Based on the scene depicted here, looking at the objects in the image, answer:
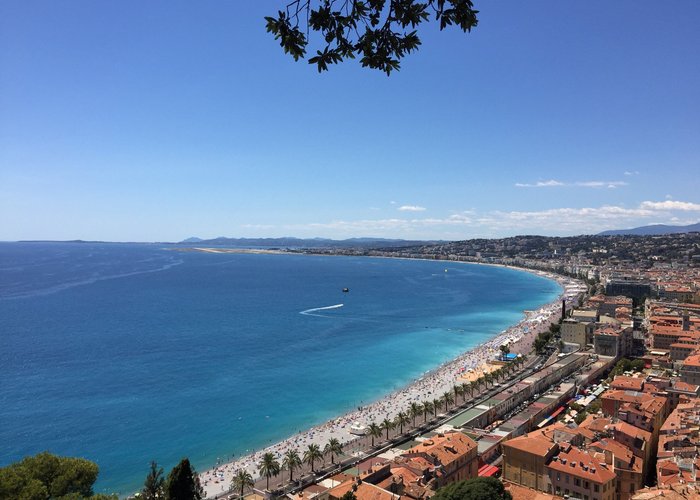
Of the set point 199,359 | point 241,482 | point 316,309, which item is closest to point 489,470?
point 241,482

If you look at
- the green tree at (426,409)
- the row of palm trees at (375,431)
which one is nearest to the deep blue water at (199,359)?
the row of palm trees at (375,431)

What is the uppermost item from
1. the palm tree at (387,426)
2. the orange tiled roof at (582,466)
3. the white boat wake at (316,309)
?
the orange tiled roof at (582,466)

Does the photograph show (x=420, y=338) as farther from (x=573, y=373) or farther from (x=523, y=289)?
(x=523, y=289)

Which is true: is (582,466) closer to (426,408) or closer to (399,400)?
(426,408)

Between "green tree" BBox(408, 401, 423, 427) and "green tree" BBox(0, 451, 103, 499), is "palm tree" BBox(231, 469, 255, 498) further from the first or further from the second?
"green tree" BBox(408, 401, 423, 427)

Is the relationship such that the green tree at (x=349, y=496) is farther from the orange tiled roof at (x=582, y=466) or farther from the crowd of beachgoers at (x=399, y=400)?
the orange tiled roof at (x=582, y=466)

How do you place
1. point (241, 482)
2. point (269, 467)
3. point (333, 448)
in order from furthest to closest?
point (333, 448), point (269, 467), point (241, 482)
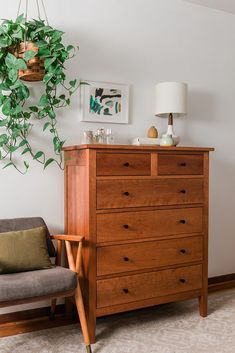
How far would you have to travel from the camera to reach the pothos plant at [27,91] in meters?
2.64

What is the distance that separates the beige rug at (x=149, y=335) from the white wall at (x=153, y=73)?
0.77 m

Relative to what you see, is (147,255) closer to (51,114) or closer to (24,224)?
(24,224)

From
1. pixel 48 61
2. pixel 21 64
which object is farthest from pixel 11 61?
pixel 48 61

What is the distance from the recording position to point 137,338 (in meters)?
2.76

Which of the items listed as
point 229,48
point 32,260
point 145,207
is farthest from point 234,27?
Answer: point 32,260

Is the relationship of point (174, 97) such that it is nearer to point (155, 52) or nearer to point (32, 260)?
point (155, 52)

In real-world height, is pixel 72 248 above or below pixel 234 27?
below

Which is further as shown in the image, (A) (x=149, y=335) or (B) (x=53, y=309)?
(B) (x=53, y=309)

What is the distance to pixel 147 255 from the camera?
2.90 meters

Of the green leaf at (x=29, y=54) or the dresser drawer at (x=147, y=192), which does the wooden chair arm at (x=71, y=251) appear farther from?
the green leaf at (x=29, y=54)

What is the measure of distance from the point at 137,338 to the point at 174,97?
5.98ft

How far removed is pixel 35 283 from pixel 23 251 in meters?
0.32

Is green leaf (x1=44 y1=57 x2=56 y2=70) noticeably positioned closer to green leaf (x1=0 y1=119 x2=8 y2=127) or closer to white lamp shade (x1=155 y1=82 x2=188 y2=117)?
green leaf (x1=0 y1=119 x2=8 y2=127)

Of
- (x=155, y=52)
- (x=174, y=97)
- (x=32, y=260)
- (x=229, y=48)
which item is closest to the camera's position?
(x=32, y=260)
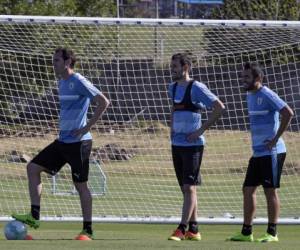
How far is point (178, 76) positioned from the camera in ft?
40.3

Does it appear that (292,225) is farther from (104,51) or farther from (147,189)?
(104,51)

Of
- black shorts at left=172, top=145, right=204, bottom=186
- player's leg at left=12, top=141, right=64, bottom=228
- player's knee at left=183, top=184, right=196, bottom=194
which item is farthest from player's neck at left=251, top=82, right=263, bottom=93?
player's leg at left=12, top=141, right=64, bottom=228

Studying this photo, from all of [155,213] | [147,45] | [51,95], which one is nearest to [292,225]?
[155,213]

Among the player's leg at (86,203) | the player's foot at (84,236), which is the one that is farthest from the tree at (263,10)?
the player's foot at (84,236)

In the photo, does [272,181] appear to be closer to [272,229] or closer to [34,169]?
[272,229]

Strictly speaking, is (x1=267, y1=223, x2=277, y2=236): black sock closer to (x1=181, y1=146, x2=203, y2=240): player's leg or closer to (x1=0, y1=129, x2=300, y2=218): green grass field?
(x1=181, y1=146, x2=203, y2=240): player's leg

________________

- [STATED TASK] Every entry above is to be set down exactly; the pictures are to be left out.

- [RESULT]
Based on the scene depicted here, looking at the objects in the image, answer:
Of the set point 199,359 | point 241,482 | point 316,309, which item is closest to point 489,470?
point 241,482

If you look at
- the green tree at (426,409)
- the row of palm trees at (375,431)
which one is nearest to the deep blue water at (199,359)?
the row of palm trees at (375,431)

What is the uppermost item from
1. the palm tree at (387,426)
2. the orange tiled roof at (582,466)
3. the white boat wake at (316,309)
?
the orange tiled roof at (582,466)

Does the photograph show (x=420, y=338) as farther from (x=573, y=373) or farther from (x=523, y=289)?
(x=523, y=289)

Which is true: is (582,466) closer to (426,408) or closer to (399,400)?
(426,408)

Between "green tree" BBox(408, 401, 423, 427) and "green tree" BBox(0, 451, 103, 499), is "palm tree" BBox(231, 469, 255, 498) further from the first or further from the second?
"green tree" BBox(408, 401, 423, 427)

Is the relationship such that the green tree at (x=349, y=496) is farther from the orange tiled roof at (x=582, y=466) or farther from the crowd of beachgoers at (x=399, y=400)?
the orange tiled roof at (x=582, y=466)

How do you place
1. point (241, 482)
2. point (269, 467)
3. point (333, 448)
in order from furthest to closest?
point (333, 448), point (269, 467), point (241, 482)
How far would you have to travel from the camera to reach the pothos plant at [27,91] in meters?
2.64

What is the distance that separates the beige rug at (x=149, y=335) from the white wall at (x=153, y=73)?
0.77 m

Relative to what you see, is (147,255) closer to (51,114) or closer to (24,224)?
(24,224)

From
1. pixel 48 61
2. pixel 21 64
which object is farthest from pixel 11 61?
pixel 48 61

What is the distance from the recording position to point 137,338 (in meters)?
2.76

Which of the items listed as
point 229,48
point 32,260
point 145,207
is farthest from point 234,27?
Answer: point 32,260

Is the relationship of point (174, 97) such that it is nearer to point (155, 52) or nearer to point (32, 260)?
point (155, 52)

In real-world height, is pixel 72 248 above or below pixel 234 27?
below

Which is further as shown in the image, (A) (x=149, y=335) or (B) (x=53, y=309)?
(B) (x=53, y=309)

What is the distance to pixel 147 255 from the camera?
2.90 meters

Of the green leaf at (x=29, y=54) or the dresser drawer at (x=147, y=192), which does the wooden chair arm at (x=71, y=251) appear farther from?
the green leaf at (x=29, y=54)

What is the measure of distance from the point at 137,338 to the point at 174,97?
5.98ft

How far removed is pixel 35 283 from pixel 23 251 in meters?
0.32

Is green leaf (x1=44 y1=57 x2=56 y2=70) noticeably positioned closer to green leaf (x1=0 y1=119 x2=8 y2=127) or closer to white lamp shade (x1=155 y1=82 x2=188 y2=117)?
green leaf (x1=0 y1=119 x2=8 y2=127)

Of
- (x=155, y=52)
- (x=174, y=97)
- (x=32, y=260)
- (x=229, y=48)
which item is closest to the camera's position?
(x=32, y=260)
How far is point (178, 76) positioned from the camera in ft?
40.3

Does it appear that (292,225) is farther from (104,51) or farther from (147,189)?
(104,51)

Of
- black shorts at left=172, top=145, right=204, bottom=186
- player's leg at left=12, top=141, right=64, bottom=228
- player's knee at left=183, top=184, right=196, bottom=194
which item is farthest from player's neck at left=251, top=82, right=263, bottom=93?
player's leg at left=12, top=141, right=64, bottom=228

Studying this photo, from all of [155,213] | [147,45] | [51,95], which one is nearest to [292,225]?
[155,213]

Among the player's leg at (86,203) | the player's foot at (84,236), which is the one that is farthest from the tree at (263,10)?
the player's foot at (84,236)

In the photo, does [272,181] appear to be closer to [272,229] or closer to [34,169]?
[272,229]

Strictly speaking, is (x1=267, y1=223, x2=277, y2=236): black sock closer to (x1=181, y1=146, x2=203, y2=240): player's leg or closer to (x1=0, y1=129, x2=300, y2=218): green grass field?
(x1=181, y1=146, x2=203, y2=240): player's leg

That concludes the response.